## EXCERPTED TEXT

# Improving patient-provider communication to reduce mental health disparities

> **NIH VA IK2** · RLR VA MEDICAL CENTER · 2020 · —

## Abstract

Reviews of disparities in the VA healthcare system showed that significant racial and ethnic healthcare
disparities persist across all sections in the VA, which affect health care costs, quality of care, patient
satisfaction, and the health of Veterans. Patient-provider communication has been identified as a significant
contributor to health and mental healthcare disparities. Specifically, lower level of participation in shared
decision-making (SDM) among racial and ethnic minority patients and providers’ lower level of empathy
towards minority patients contribute to racial and ethnic differences in patient-provider communication. Despite
robust evidence documenting the important role of poor communication in healthcare disparities, few
interventions have been developed to improve patient-provider communication among minority groups.

## USING THE INFORMATION
a - Name everything that the abstract on patient-provider communication says racial and ethnic healthcare disparities in the VA affect.
b - Translate this sentence from the abstract on patient-provider communication into Spanish: "Patient-provider communication has been identified as a significant contributor to health and mental healthcare disparities."

## SUPPLIED ENTRIES
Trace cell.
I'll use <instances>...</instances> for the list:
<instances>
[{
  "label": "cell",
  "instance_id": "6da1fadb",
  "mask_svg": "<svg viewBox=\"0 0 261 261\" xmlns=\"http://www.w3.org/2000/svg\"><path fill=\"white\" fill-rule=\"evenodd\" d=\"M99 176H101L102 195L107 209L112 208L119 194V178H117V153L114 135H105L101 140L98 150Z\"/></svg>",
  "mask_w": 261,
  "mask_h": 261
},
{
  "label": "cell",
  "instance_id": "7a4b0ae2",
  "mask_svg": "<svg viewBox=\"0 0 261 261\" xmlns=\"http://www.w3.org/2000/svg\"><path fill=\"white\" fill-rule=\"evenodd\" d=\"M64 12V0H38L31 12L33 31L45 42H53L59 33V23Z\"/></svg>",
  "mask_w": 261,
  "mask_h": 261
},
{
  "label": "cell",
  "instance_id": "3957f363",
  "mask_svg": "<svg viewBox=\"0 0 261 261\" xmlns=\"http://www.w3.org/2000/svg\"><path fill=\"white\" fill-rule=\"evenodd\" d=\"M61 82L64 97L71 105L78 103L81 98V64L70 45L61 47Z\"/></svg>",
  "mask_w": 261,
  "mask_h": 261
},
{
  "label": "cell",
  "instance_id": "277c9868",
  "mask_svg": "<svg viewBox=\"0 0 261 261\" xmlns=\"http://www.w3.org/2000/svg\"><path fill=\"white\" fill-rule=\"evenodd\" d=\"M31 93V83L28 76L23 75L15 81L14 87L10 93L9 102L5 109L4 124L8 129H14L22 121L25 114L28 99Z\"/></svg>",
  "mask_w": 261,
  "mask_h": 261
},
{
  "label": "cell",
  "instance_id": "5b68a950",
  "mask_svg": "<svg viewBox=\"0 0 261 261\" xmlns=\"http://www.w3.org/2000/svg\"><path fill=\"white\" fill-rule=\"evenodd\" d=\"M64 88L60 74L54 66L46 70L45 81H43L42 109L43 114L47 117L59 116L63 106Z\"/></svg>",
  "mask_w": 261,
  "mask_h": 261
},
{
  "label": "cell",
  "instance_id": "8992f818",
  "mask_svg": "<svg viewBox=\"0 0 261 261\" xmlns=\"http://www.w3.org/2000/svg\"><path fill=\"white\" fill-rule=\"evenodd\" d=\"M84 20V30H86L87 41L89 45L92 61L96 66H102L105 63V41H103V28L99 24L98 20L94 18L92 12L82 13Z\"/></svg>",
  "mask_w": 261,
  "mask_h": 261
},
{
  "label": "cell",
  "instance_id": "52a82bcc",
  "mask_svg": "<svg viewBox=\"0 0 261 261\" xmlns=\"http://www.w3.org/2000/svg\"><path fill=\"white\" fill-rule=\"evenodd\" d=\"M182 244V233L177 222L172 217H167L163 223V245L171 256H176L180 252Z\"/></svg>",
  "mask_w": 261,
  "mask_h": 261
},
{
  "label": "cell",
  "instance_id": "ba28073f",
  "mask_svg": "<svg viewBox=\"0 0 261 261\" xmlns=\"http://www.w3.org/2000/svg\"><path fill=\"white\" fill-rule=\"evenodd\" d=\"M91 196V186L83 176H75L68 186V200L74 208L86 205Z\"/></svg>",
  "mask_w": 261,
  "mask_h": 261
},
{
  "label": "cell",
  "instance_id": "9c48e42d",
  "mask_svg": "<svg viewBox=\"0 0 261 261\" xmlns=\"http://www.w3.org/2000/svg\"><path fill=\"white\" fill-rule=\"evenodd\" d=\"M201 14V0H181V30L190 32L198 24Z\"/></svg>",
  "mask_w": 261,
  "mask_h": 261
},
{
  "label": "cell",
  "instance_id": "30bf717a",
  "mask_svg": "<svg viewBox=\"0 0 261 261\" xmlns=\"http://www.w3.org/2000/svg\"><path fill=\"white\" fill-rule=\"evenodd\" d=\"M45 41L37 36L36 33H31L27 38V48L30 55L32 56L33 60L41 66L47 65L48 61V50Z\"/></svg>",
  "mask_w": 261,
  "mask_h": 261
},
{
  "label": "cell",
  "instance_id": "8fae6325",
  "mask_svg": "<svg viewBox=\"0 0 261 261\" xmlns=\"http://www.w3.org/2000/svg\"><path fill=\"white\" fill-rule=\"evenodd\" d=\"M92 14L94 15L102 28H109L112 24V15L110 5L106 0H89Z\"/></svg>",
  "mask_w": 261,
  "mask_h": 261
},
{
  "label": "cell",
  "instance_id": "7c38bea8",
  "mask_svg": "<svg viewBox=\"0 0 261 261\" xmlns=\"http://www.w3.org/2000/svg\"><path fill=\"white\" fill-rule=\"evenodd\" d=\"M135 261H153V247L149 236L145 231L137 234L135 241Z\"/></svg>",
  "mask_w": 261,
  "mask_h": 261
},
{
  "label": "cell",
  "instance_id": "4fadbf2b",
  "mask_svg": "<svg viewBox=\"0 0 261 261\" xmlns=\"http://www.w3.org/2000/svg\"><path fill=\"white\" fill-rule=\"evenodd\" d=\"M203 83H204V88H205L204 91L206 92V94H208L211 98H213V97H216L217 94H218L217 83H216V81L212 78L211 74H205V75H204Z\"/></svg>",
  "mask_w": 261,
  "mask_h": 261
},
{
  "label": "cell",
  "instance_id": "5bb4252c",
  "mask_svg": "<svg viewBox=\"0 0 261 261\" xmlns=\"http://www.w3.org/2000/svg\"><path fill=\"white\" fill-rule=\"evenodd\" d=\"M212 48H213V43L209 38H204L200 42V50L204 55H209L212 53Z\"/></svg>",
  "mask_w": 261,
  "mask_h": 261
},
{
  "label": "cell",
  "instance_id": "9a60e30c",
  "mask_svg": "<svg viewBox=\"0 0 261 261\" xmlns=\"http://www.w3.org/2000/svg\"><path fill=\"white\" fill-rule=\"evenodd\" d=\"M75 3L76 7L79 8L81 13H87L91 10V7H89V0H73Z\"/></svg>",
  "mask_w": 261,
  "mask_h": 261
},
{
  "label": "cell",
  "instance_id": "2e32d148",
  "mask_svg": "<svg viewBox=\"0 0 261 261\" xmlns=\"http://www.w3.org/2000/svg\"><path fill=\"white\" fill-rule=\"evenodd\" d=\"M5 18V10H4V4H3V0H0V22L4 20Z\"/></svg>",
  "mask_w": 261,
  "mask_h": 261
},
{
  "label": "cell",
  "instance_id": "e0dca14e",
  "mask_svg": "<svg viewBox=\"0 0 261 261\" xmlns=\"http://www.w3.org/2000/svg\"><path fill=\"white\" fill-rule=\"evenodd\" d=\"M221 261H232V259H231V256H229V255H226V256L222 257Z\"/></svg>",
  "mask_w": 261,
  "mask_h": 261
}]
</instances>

## RESULTS FOR THE EXERCISE
a - health care costs, quality of care, patient satisfaction, and the health of Veterans

b - La comunicación entre pacientes y proveedores se ha identificado como un factor que contribuye de manera significativa a las disparidades en la salud y en la atención de la salud mental.